Illustration by Amara Sikander
The date eludes me even when the day haunts still. It was early 2014, perhaps January. A friend displaced from North Waziristan took me to the Khyber Teaching Hospital in Peshawar. There was a patient in the children's ward we had come to see - a boy no more than seven years old, injured in a bombing campaign in his village. Perhaps injured is not the right word. He was mutilated. The boy lay unconscious, his fair face pale under the fluorescent light. Wrapped in blood-soaked bandages, his body was a grotesque distortion of one. Cut up by shrapnel below the waist, he had no legs. Blood oozed from a cotton-plugged hole where his genitals should have been.
That child, collateral damage of war, died later that week. When a terrorist attack on the Army Public School (APS) in Peshawar happened in December the same year, I kept thinking: a year that had started with the sight of a dying child ended with scores of dead children. A year bookended by blood - as innocent as that of children.
Every December since then, I drive through roads with posters of dead children mounted on electricity poles as part of the anniversary of what we have come to call the day of the martyrs, Youm-e-Shuhada.
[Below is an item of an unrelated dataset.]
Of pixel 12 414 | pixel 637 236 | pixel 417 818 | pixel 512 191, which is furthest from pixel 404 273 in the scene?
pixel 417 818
I recoil at the outrage that the children killed due to the policies of the state should now be its martyrs - the children the state failed to protect.
I look for the face of that child from North Waziristan. I understand he was not from APS, and did not die there. But I also understand that his birthplace in the former Federally Administered Tribal Areas (Fata), the militancy, and subsequent military operations there had something to do with the carnage at the APS.
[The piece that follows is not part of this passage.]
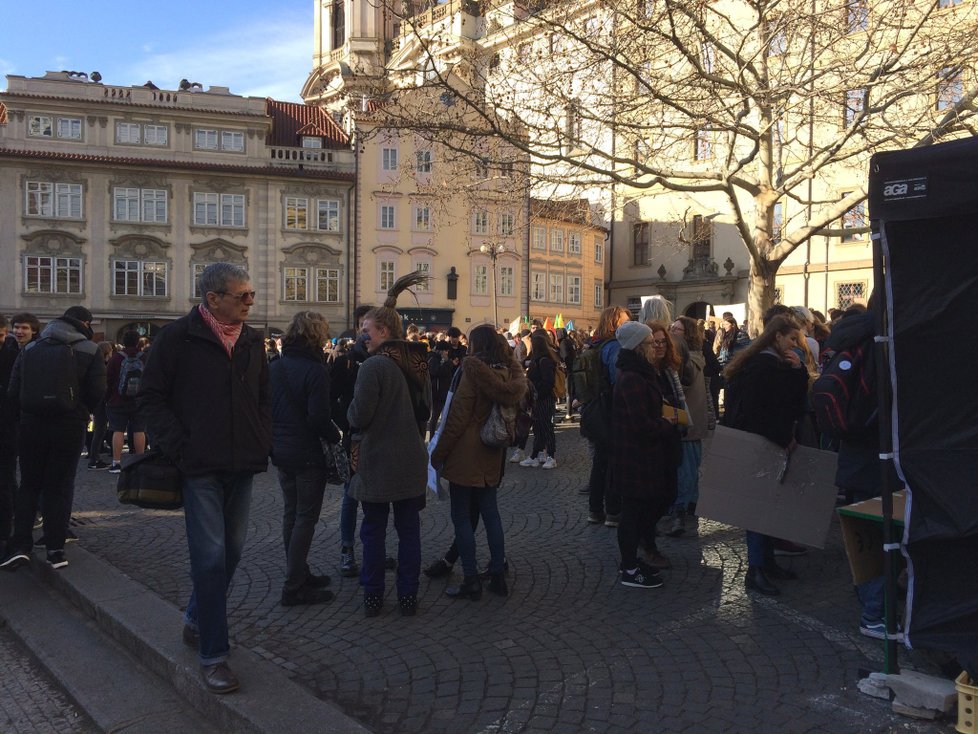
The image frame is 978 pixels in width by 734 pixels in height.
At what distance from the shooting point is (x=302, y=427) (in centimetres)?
542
The hapless parents of those killed at the school relive the agony of the attack every day as they commute roads flanked by the posters of their loved ones but, at least, they have the consolation that their children are martyrs. They are counted when it comes to sacrifices rendered in our ongoing war against terrorism. It does not matter if the sacrifice was forced on them.
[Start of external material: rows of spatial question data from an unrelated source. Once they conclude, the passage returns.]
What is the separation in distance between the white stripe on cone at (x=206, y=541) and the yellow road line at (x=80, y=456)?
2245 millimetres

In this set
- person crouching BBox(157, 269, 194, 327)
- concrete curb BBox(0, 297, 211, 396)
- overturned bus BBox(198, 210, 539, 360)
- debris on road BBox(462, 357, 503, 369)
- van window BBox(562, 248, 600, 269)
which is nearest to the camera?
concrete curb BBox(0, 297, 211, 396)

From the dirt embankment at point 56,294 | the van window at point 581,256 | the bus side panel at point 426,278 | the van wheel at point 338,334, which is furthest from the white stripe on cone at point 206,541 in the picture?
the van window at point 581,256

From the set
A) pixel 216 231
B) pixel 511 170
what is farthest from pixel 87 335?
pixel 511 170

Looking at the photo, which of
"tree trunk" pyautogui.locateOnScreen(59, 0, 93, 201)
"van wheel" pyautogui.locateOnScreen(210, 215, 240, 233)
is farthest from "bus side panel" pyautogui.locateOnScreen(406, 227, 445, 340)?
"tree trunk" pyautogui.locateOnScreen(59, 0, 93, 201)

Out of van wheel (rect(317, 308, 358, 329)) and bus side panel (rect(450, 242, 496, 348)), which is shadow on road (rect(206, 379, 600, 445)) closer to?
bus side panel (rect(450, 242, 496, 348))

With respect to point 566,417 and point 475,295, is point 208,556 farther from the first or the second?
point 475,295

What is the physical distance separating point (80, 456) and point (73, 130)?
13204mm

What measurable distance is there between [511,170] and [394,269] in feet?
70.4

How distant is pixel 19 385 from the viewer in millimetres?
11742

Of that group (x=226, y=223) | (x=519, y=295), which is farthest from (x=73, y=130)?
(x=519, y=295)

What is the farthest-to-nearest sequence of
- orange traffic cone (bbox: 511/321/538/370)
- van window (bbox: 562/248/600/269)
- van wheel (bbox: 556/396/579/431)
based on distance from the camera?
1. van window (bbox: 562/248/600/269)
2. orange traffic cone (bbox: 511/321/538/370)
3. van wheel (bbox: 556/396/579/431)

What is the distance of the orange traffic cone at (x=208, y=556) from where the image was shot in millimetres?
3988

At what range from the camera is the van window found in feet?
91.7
Is the boy from North Waziristan counted? Are others counted who, like him in erstwhile Fata, died in their hundreds - including those associated with peace committees that took up arms against militants? We have a figure for the whole of Pakistan for deaths related to the war against terrorism. There is no separate figure for the borderlands where the war continues to play out, where death comes and goes at will and life has no value.
That boy from North Waziristan lived short and died brutally in the necro-space called the tribal areas. His sacrifice will not be remembered, not even acknowledged.
From here will rise 26-year-old Manzoor Pashteen, and not a moment too soon. His generation grew up in the midst of war; he has been a victim of it. His Mehsud tribe was the first in Fata to be uprooted from its home in South Waziristan as Pakistan started military operations in Taliban-infested regions along the border with Afghanistan in the mid-2000s. He would found the Pashtun Tahafuz Movement (PTM) in early 2018 while leading a sit-in protest in Islamabad over the death of a Mehsud tribesman, Naqeebullah, in an allegedly fake encounter with the police in Karachi. Long before that, however, terrorised people from Swat, the seven agencies in Fata and elsewhere in Khyber Pakhtunkhwa whispered stories about the injudicious use of force post-September 11 in the name of security. There was no one to go to as media regurgitated one-sided, state-sponsored stories, putting the cries and anguish of people from the region on mute - as it does even now in the case of PTM.
The Pashtun leadership that spoke for people and peace - tribal chieftains or maliks, jirgas, nationalist politicians - were bombed and beheaded by the Taliban in the hundreds. Many others were silenced by mortal threats.
Then came 2014 and the military launched operation Zarb-e-Azb to weed out militancy from the tribal lands. This immediately resulted in endless queues of the broken and the displaced - a heart-rending sight mirroring the misery of Swat in 2009 - stretching all the way from Mir Ali in North Waziristan to the town of Bannu. In scorching heat, they would arrive at an under-construction refugee camp at Bakkakhel in the sun-baked, thirsty badlands of Frontier Region Bannu - their status exalted from Internally Displaced Persons to Temporarily Displaced Persons (TDPs).
When those displaced people stood in lines to receive handouts, the spine was ripped out of a tough and proud people. That started much earlier though - when Parachinar in Kurram agency was cut off for four years from the rest of the country without food and medicine; when inhabitants from Mohmand and Bajaur were displaced to Jalozai and Kacha Garhi neighbourhoods that served as a home to Afghan refugees before them. It was not the indignities that accompanied displacement that crushed the displaced. Nor the atrocities that the militants inflicted and the military operations compounded. It was a systematic economic strangulation of a people that really broke their back.
When they returned home, the TDPs found their markets, shops, farms, cattle and homes destroyed. The anger that they felt was sterile, but seething everywhere you looked.
Pashteen took that anger and turned it into a taunt. It is the worst thing you can do to someone in the honour-bound tribal milieu.